L’obiettivo è azzerare i rischi irreversibili che corre il feto se la madre assume alcolici.
La prevenzione entra nei luoghi della movida
L’evento rientra nel progetto “Mamma Dieci Alcol Zero! Prevenzione dei Disturbi dello Spettro Feto-Alcolico e della sindrome Feto-Alcolica”, promosso dall’Asp di Palermo all’interno del Piano aziendale della prevenzione, in stretta collaborazione con l’associazione Life and life ets e gli specialisti di Aidefad.
“Questa iniziativa è volta a sensibilizzare la popolazione sui problemi dell’uso dell’alcol in gravidanza”, spiega Giampaolo Spinnato, direttore dell’Unità Operativa Complessa Dipendenze Patologiche dell’Asp di Palermo. “Abbiamo scelto questo locale proprio perché il nostro intento è coinvolgere gli esercenti nell’attività di prevenzione, visto che i locali sono i luoghi che tutti frequentano quando utilizzano alcol. Il nostro traguardo è azzerare l’uso di alcol in gravidanza: una quota di disturbi del neurosviluppo infantile è legata proprio a questo fattore. Se lo azzeriamo, riduciamo i rischi a favore della salute dei nostri figli”.
I rischi per il feto: “Danni che durano tutta la vita”
I dati e le evidenze scientifiche presentate dagli esperti non lasciano spazio a dubbi. Non esiste una soglia minima di sicurezza. Patrizia Riscica, medico e presidente del comitato scientifico di Aidefad (l’unica associazione italiana a occuparsi specificamente di Fasd), chiarisce la gravità della sindrome: “La Fasd si presenta principalmente con problemi di tipo neurologico, come ritardo intellettivo e disturbi del linguaggio. Danni che purtroppo durano tutta la vita. L’esposizione all’alcol può determinare anche malformazioni organiche a livello cardiaco, renale e scheletrico. Non esiste una quantità sicura in gravidanza, anche piccoli consumi possono causare danni. Ma c’è una buona notizia: la Fasd è prevedibile al cento per cento se non si beve”.
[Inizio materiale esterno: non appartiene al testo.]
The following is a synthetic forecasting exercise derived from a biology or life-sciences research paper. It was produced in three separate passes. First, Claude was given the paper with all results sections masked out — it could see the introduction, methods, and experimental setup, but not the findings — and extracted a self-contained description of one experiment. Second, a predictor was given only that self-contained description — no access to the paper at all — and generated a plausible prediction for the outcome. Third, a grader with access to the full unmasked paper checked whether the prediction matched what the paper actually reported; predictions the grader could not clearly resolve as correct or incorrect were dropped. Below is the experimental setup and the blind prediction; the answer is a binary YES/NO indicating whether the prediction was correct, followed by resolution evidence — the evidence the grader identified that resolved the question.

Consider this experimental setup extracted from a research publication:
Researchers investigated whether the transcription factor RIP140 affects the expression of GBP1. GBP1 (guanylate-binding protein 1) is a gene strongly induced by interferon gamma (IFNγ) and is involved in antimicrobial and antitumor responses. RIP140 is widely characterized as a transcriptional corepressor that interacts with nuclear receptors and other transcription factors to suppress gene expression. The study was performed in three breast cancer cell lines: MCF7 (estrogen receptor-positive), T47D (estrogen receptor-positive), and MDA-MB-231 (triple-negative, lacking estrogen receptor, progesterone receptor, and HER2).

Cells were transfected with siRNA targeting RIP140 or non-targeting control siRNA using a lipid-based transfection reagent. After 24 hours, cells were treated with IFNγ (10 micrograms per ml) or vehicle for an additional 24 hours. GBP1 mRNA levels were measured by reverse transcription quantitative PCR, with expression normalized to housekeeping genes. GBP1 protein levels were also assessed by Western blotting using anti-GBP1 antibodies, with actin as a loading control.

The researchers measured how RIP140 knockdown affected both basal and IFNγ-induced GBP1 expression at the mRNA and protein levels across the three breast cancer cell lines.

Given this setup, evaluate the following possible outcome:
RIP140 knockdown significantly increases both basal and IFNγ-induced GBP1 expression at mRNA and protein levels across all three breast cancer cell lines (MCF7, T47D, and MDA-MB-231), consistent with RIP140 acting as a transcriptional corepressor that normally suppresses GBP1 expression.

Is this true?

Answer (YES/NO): NO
L’alcol, essendo una sostanza psicoattiva che dà dipendenza, interferisce pesantemente in ogni trimestre della gestazione. Maria Rosa D’Anna, responsabile scientifica del dipartimento materno infantile dell’ospedale Buccheri la Ferla, evidenzia le ripercussioni a 360 gradi che colpiscono la madre, la famiglia e la società: “Per la madre parliamo di mancato assorbimento di vitamine essenziali, aumentato rischio di aborto e complicanze durante il travaglio”.
“Sul versante fetale – continua la dottoressa D’Anna – si va da un ritardo di crescita intrauterino fino alla temibile sindrome feto alcolica (Fas), che può dare ripercussioni fisiche, neurologiche e comportamentali destinate a persistere per tutta la vita. Per questo consigliamo di abolire l’uso dell’alcol sin dal periodo preconcezionale e perseguire questo proposito per tutta la gestazione e l’allattamento. L’unica certezza è abolire totalmente l’alcol”.
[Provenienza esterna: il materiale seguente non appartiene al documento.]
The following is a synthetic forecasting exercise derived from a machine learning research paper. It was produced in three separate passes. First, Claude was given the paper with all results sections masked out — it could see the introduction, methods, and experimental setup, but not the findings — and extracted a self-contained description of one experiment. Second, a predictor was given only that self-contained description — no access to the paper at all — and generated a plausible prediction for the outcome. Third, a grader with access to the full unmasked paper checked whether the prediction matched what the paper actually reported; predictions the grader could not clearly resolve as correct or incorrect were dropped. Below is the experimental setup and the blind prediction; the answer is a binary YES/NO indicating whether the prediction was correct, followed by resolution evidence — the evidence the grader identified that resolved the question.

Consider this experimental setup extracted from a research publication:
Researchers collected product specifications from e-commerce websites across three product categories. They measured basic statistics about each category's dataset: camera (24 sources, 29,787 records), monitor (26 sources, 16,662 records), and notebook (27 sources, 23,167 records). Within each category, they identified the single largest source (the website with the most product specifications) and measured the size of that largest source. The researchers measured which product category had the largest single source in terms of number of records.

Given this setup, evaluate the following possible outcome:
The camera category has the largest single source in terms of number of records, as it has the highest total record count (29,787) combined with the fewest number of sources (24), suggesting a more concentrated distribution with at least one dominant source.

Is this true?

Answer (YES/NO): YES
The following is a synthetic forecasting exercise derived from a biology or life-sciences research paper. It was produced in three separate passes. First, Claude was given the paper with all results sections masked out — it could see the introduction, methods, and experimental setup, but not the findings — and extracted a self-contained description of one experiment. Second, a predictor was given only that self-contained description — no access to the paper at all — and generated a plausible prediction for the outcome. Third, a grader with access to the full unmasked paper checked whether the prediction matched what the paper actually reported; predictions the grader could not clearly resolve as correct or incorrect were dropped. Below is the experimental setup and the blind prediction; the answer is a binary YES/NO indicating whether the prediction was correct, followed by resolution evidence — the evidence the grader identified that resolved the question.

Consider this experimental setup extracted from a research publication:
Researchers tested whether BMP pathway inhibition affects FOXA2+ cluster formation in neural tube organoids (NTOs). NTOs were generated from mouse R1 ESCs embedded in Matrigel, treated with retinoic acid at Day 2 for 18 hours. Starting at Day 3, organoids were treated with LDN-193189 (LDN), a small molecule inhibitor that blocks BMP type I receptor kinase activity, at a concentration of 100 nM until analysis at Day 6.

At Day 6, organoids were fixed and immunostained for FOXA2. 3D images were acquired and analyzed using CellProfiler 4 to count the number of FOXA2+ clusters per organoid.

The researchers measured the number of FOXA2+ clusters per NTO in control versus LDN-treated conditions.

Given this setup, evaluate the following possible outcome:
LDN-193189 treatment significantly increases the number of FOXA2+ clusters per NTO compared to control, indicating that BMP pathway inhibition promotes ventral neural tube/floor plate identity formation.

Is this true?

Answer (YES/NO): YES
Oggi il focus scientifico a Villa delle Ginestre
Dopo l’appuntamento sul campo di martedì pomeriggio tra i giovani e nei locali della movida, i fari si spostano oggi, mercoledì 9 settembre, a Villa delle Ginestre.
In occasione della Giornata internazionale di sensibilizzazione dei disturbi dello spettro feto-alcolico, l’Asp di Palermo ha organizzato un importante incontro rivolto a medici, professionisti sanitari e assistenti sociali. Al centro del dibattito l’aggiornamento multidisciplinare sui disturbi da uso di alcol, con un focus mirato sugli approcci integrati di cura e sulla prevenzione di Fasd e Fas.